Sementara itu, Kepala Dispermades Karanganyar Heru Joko Sulistyo menjelaskan, konsep yang disiapkan berupa pembentukan unit usaha baru di lingkungan BUMDes yang nantinya ditawarkan untuk bekerja sama dengan Samsat.
“Ini kesepakatan bentuk unit usaha baru.

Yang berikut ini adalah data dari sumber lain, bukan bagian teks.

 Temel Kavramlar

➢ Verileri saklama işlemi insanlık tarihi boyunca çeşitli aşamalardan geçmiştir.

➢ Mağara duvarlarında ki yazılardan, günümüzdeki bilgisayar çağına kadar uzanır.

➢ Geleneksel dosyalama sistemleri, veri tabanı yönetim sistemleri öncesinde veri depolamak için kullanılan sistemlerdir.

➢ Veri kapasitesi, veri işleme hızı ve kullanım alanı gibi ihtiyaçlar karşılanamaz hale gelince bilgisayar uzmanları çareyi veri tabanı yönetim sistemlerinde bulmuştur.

Unit usaha barunya kita tawarkan kerja sama dengan Samsat,” ujar Heru.
Namun, kerja sama tersebut masih dalam tahap penjajakan dan belum sampai pada penandatanganan nota kesepahaman (MoU). Pemkab masih menyiapkan sarana prasarana serta sumber daya manusia (SDM) yang akan mengelola layanan.
Selain memudahkan masyarakat, program ini diharapkan menjadi peluang baru bagi BUMDes untuk mengembangkan usaha. Dengan sekitar 162 desa di Karanganyar, potensi pengembangan layanan tersebut dinilai cukup besar.
Heru menegaskan, BUMDes nantinya harus aktif melakukan jemput bola, bukan sekadar menunggu masyarakat datang.
“Tidak hanya sekadar menunggu, duduk, masyarakat datang. Tapi harus jemput bola, berikan daya tarik tersendiri,” tegasnya.
Pemkab Karanganyar saat ini masih melakukan persiapan teknis sebelum kerja sama dengan Samsat resmi direalisasikan.